# Article
········

As human being is ingenious in nature, the chain of introducing new ideas, inventing new things and presenting old inventions in a new fashion will continue till the last breath of the world. At the same time, globalisation is making the world smaller providing more opportunities to mix up cultures as well as adopting another's ideas. Ordinary people will find no wrong here but here is the inception of intellectual property rights (IPR) war. Such IPR controversy can be found in years back in the "Calculus Controversy" between the famous scientists Isaac Newton and Gottfried Wilheld Leibniz. Both claimed as to be the father of the study of Calculus. However, historians accept both as co-inventor, having come to the idea independently of each other. In addition, let's not forget our own scientist Jagadish Chandra Bose whom we claim as the real inventor of Marconi's Wireless Detector!
Intellectual Property Rights (IPR) as corporate political instrument
The developed countries are more concerned about the implementation IPR related laws with the vision of establishing a proprietary market advantage and protecting core technologies. In contrast, the developing or the less developed countries hold totally opposite view.
The WTO TRIPS Agreement, being the most ambitious and influential instrument for IPR protection, obliges the developed countries to provide technical and financial cooperation in favour of the developing and the less developed countries to facilitate the implementation of their IPR mechanism as per the covenants of TRIPS. This has been a wining contribution for the developed countries as strict implementation of IP laws will ultimately benefit the developed countries to increase its industrial capacity and market demand safely in the developing as well as in the less developed countries.
With the benefit of higher level of IPR protection, the already advanced and well-equipped, the developed countries will easily control the market of other countries. Even if, technologies and knowledge were transferred for free, it will be of no use to the developing and/or the less developed countries, firstly because, IPR mechanism will control the unauthorised reproduction or reuse of those transferred technologies; and secondly, authorisation will cost royalties by which major portion of income will go into the pocket of the developed countries.

········

Image-linked spatial questions
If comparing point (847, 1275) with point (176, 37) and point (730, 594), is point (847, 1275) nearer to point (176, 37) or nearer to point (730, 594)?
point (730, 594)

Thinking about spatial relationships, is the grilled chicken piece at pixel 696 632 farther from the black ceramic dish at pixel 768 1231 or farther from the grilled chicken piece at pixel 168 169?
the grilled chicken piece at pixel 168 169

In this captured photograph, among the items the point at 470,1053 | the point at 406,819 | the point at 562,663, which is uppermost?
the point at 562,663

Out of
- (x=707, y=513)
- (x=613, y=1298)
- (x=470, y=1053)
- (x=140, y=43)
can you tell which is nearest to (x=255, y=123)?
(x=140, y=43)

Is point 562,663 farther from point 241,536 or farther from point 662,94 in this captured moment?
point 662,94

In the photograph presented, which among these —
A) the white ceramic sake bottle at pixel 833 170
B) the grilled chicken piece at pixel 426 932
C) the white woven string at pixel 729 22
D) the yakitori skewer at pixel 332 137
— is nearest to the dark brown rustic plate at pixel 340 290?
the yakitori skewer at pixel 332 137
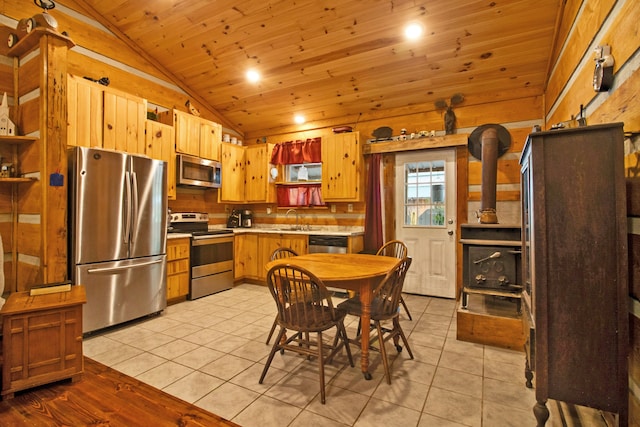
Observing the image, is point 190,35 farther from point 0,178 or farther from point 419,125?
point 419,125

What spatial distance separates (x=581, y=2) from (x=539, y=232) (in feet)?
6.48

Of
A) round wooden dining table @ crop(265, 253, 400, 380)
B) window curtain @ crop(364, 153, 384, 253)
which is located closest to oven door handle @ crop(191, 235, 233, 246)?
window curtain @ crop(364, 153, 384, 253)

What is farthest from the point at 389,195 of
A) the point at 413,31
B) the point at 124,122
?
the point at 124,122

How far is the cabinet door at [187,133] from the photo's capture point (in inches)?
166

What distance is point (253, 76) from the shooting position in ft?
14.5

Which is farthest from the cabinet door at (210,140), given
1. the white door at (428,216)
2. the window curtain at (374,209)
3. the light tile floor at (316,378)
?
the white door at (428,216)

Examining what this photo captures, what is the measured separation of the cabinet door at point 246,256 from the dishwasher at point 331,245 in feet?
3.27

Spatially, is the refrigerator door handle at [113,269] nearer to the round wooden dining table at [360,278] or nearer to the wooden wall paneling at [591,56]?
the round wooden dining table at [360,278]

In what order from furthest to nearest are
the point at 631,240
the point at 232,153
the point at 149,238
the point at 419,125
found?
1. the point at 232,153
2. the point at 419,125
3. the point at 149,238
4. the point at 631,240

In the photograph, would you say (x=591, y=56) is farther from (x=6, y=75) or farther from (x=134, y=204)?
(x=6, y=75)

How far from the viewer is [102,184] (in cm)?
296

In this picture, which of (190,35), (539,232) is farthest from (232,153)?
(539,232)

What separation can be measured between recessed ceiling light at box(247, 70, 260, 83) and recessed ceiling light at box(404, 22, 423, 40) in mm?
2080

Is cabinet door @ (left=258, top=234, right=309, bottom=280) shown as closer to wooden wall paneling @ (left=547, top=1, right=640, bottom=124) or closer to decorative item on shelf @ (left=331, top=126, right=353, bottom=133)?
decorative item on shelf @ (left=331, top=126, right=353, bottom=133)
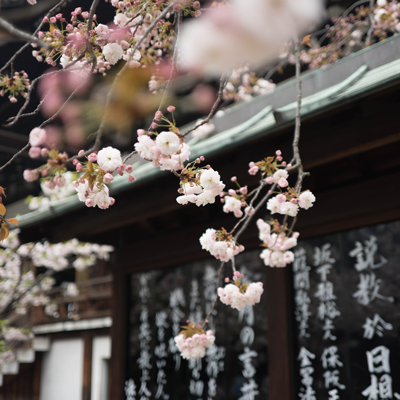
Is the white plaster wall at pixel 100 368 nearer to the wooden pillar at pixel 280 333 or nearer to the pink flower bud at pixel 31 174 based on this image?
the wooden pillar at pixel 280 333

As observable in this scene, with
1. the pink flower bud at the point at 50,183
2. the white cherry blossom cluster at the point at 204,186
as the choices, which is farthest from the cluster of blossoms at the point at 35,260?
the pink flower bud at the point at 50,183

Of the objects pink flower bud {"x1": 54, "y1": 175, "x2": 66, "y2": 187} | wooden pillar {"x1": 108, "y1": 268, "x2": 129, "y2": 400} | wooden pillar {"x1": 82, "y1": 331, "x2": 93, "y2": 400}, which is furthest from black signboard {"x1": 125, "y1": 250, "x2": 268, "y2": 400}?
wooden pillar {"x1": 82, "y1": 331, "x2": 93, "y2": 400}

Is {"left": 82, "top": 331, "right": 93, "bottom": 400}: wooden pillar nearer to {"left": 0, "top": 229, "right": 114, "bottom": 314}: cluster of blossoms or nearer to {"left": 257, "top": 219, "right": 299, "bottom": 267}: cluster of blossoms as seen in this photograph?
{"left": 0, "top": 229, "right": 114, "bottom": 314}: cluster of blossoms

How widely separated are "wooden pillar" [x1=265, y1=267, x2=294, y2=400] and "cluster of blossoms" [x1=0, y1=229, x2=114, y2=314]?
17.0 ft

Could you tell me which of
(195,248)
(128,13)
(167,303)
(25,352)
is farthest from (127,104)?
(25,352)

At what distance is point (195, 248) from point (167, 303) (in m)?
0.95

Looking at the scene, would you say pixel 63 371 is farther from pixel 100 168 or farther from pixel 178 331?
pixel 100 168

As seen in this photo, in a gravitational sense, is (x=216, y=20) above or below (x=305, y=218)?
below

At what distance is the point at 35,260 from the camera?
377 inches

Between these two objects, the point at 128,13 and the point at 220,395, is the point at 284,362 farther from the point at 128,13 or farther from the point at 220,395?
the point at 128,13

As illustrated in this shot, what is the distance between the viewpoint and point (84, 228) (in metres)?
4.75

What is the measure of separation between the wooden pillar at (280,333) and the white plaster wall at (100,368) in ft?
20.3

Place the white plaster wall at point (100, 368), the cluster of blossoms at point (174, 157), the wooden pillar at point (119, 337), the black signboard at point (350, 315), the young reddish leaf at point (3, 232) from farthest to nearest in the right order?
the white plaster wall at point (100, 368), the wooden pillar at point (119, 337), the black signboard at point (350, 315), the young reddish leaf at point (3, 232), the cluster of blossoms at point (174, 157)

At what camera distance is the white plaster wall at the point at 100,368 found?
9242 mm
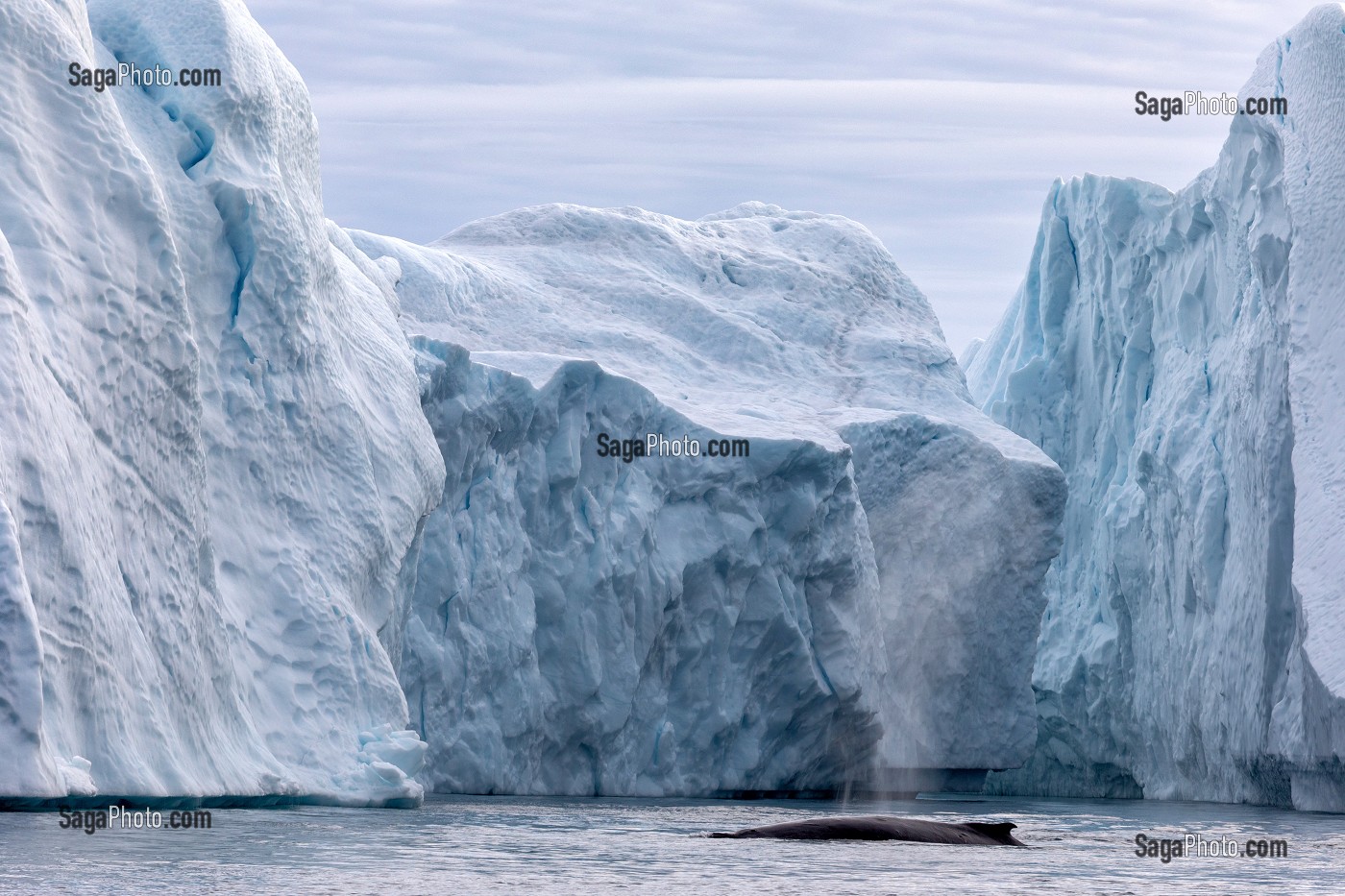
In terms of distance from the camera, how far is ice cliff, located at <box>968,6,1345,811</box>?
2475cm

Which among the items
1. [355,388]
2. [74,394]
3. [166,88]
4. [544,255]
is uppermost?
[544,255]

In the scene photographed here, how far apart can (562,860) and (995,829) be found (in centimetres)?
469

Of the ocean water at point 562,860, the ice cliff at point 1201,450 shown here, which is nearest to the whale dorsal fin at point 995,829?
the ocean water at point 562,860

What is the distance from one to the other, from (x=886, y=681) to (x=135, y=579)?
57.2ft

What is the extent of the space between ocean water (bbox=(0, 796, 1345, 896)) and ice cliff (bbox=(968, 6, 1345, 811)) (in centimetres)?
776

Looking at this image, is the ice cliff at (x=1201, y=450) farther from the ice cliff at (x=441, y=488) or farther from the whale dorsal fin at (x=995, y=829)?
the whale dorsal fin at (x=995, y=829)

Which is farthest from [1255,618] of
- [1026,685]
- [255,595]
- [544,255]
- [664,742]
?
[255,595]

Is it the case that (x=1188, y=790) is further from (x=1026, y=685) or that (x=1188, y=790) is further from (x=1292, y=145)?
(x=1292, y=145)

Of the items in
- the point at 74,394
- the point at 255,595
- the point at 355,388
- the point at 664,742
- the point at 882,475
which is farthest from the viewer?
the point at 882,475

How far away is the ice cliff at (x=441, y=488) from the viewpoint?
46.6 feet

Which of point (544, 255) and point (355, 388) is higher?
point (544, 255)

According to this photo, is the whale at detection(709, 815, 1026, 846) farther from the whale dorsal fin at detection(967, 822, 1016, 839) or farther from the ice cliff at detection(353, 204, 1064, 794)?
the ice cliff at detection(353, 204, 1064, 794)

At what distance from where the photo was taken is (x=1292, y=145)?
26438mm

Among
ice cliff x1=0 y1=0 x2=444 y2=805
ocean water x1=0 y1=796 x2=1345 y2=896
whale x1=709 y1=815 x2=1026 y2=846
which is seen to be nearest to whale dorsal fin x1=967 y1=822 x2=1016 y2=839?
whale x1=709 y1=815 x2=1026 y2=846
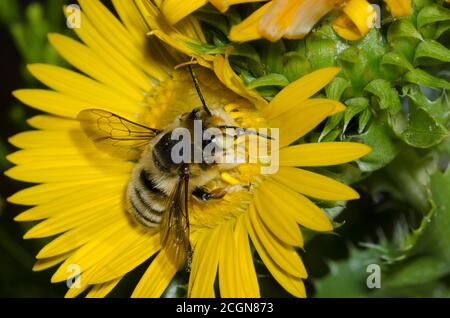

········

# Problem statement
Change "obliges" to "requires" in the intellectual property article and write out the passage from "The WTO TRIPS" to "less developed countries." with that change.

# Solved exercise
The WTO TRIPS Agreement, being the most ambitious and influential instrument for IPR protection, requires the developed countries to provide technical and financial cooperation in favour of the developing and the less developed countries to facilitate the implementation of their IPR mechanism as per the covenants of TRIPS. This has been a wining contribution for the developed countries as strict implementation of IP laws will ultimately benefit the developed countries to increase its industrial capacity and market demand safely in the developing as well as in the less developed countries.